Collected data
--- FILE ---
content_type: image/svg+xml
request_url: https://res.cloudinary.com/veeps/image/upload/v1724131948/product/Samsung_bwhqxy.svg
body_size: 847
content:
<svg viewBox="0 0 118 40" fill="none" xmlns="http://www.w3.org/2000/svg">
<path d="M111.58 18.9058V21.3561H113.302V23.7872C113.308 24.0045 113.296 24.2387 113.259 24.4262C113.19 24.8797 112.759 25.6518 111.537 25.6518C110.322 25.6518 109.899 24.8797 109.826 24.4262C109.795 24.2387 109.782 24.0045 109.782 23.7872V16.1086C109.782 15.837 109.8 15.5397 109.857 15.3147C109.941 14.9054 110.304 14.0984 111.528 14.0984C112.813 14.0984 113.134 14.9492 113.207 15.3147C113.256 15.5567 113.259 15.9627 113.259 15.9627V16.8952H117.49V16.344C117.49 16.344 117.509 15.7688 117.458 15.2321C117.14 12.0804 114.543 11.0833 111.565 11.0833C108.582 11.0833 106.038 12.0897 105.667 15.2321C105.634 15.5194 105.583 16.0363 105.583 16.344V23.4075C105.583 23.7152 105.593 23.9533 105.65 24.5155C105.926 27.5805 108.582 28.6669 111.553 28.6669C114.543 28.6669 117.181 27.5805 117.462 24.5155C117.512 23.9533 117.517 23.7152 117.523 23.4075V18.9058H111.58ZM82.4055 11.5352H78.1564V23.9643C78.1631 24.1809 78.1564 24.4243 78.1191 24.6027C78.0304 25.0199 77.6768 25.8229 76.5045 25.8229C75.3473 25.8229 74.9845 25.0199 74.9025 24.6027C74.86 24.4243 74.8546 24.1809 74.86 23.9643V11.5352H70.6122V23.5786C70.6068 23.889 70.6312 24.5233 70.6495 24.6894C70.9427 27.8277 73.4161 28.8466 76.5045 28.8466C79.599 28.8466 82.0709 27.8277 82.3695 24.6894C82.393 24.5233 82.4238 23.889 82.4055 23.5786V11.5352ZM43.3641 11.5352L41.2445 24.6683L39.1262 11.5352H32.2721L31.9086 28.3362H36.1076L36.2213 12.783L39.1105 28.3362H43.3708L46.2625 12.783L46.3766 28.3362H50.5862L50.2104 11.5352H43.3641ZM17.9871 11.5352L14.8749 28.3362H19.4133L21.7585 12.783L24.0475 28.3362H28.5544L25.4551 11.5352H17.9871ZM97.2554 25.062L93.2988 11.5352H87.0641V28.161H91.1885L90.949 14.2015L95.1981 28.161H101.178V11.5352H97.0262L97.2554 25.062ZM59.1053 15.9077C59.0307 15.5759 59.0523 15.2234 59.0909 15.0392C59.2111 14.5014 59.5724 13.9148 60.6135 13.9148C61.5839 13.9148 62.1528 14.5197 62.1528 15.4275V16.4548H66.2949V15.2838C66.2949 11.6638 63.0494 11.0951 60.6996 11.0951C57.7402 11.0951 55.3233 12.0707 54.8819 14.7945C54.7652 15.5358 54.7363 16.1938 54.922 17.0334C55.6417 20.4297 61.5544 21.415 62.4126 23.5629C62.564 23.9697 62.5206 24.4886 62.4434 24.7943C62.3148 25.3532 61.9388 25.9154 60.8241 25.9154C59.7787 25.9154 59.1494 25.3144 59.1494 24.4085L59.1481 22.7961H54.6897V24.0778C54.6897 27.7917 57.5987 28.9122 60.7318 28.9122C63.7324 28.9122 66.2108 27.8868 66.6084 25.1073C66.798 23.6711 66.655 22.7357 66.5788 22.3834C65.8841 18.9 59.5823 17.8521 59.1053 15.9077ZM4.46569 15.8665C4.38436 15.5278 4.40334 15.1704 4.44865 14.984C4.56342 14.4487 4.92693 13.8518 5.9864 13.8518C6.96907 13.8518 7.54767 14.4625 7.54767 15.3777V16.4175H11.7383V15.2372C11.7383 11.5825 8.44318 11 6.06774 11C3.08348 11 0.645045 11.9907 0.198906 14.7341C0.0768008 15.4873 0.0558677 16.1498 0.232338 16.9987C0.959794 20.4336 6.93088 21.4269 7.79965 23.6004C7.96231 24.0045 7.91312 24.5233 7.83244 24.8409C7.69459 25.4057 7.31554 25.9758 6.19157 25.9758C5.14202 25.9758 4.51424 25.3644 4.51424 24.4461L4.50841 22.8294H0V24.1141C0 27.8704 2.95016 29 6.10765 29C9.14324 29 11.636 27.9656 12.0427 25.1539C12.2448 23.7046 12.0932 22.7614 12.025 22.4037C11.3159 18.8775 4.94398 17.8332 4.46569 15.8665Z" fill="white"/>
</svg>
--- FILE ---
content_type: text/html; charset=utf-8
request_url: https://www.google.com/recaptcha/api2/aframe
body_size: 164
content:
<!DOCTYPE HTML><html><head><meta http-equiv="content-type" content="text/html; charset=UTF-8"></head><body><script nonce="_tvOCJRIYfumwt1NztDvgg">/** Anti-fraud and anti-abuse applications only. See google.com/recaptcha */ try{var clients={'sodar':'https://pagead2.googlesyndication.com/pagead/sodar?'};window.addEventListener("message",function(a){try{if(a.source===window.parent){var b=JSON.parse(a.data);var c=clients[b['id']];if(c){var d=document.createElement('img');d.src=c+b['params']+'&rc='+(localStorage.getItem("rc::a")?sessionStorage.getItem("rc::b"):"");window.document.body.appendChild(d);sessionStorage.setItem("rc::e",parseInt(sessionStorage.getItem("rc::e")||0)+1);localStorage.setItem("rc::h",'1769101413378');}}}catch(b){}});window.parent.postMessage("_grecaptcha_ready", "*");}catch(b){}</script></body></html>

→ **Exercise brief**
The lines above that hold the word "recaptcha" are the ones to copy.

→ **Result**
request_url: https://www.google.com/recaptcha/api2/aframe
<!DOCTYPE HTML><html><head><meta http-equiv="content-type" content="text/html; charset=UTF-8"></head><body><script nonce="_tvOCJRIYfumwt1NztDvgg">/** Anti-fraud and anti-abuse applications only. See google.com/recaptcha */ try{var clients={'sodar':'https://pagead2.googlesyndication.com/pagead/sodar?'};window.addEventListener("message",function(a){try{if(a.source===window.parent){var b=JSON.parse(a.data);var c=clients[b['id']];if(c){var d=document.createElement('img');d.src=c+b['params']+'&rc='+(localStorage.getItem("rc::a")?sessionStorage.getItem("rc::b"):"");window.document.body.appendChild(d);sessionStorage.setItem("rc::e",parseInt(sessionStorage.getItem("rc::e")||0)+1);localStorage.setItem("rc::h",'1769101413378');}}}catch(b){}});window.parent.postMessage("_grecaptcha_ready", "*");}catch(b){}</script></body></html>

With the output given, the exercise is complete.